As always, prevention is the best medicine. Practice good hand-washing techniques, avoid crowded areas and limit handshaking. Let’s review some things other self-care tips that keep our immune defenses strong:
BOLSTER YOUR NUTRITION: Eat a balanced diet full of produce. Try to eat the rainbow and get as many colors in your diet as you can. If you do find yourself coming down with something you can always schedule an appointment so you can get on the mend faster!
AVOID SUGAR AND REFINED CARBOHYDRATES: Carbohydrate and sugar cravings tend to increase in the cooler weather. Sugar slows the action of your immune system.
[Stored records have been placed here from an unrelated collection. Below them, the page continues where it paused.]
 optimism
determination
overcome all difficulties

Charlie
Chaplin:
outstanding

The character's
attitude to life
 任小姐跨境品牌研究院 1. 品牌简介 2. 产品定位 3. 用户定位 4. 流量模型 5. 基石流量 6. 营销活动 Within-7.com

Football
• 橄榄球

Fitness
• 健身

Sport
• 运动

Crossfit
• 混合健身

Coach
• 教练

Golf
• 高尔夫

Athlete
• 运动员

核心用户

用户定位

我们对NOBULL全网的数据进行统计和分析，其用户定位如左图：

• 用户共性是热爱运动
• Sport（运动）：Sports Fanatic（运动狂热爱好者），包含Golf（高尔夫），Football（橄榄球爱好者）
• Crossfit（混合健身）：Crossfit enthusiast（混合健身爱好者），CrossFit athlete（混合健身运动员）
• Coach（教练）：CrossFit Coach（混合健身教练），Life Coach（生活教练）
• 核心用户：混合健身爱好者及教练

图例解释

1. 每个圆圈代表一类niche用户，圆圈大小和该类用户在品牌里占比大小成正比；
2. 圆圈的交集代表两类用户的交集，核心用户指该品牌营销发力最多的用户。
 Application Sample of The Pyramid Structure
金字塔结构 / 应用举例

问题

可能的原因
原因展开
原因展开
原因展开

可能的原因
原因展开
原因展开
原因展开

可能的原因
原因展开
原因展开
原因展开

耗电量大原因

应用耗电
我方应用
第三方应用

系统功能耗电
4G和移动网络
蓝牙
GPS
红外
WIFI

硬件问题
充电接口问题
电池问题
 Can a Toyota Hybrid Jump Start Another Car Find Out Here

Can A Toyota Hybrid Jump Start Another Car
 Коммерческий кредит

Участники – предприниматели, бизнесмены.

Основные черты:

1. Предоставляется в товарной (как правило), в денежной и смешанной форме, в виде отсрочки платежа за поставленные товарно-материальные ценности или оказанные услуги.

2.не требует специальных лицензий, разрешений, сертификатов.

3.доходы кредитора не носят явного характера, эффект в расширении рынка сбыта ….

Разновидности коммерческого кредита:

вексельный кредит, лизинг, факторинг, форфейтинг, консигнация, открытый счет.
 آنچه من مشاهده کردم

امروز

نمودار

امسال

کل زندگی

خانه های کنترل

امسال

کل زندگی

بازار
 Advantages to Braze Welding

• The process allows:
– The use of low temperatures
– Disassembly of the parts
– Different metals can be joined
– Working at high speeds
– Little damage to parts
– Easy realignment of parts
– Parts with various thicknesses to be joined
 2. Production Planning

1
Instead, when you need some carbohydrate comfort, look to winter squash, citrus and other fruits, or whole grains that satisfy these cravings while giving you nutrients that are necessary to keep your body strong.
ZINC AND VITAMIN C: Zinc works best at preventing viral illness when used on your mucosal surfaces. This means that using lozenges or nasal swabs is your best option, as opposed to just capsules. Use zinc throughout the day with a daily maximum of 75mg. Vitamin C is a potent antiviral, particularly against influenza. Use 1,000mg three times per day for adults or to bowel tolerance.
VITAMIN D3: Here in Minnesota most of us must take vitamin D throughout the winter because we don’t have enough direct sunlight exposure to make it on our own. Vitamin D plays a critical role in our immune system and is one of our best defenses against viral infections. Talk to your provider about getting tested and how to correctly dose vitamin D.
EXERCISE: Once cold weather hits it can be tempting to hibernate on the couch. Make sure to keep up your exercise routine. Even doing a little yoga every morning alters your gene expression and helps keep you healthy.
ADDRESS YOUR STRESS: Stress is a natural part of life. Unfortunately it has a negative impact on your immune system. Find ways to reduce your stress that also support your health. Relieving stress is equally important. Exercise, meditation, journaling, counseling, massage, acupuncture and time in nature are all ways you can reduce your stress in immune-supportive ways.
GET PLENTY OF REST: Adequate rest is critical for keeping your immune system in tip top shape. Adults need a minimum of 7 hours every night. So- turn off your phones, computers and TVs and get some shut eye.
We hope you stay well!
Please consult with your provider before adding any supplements/nutrients.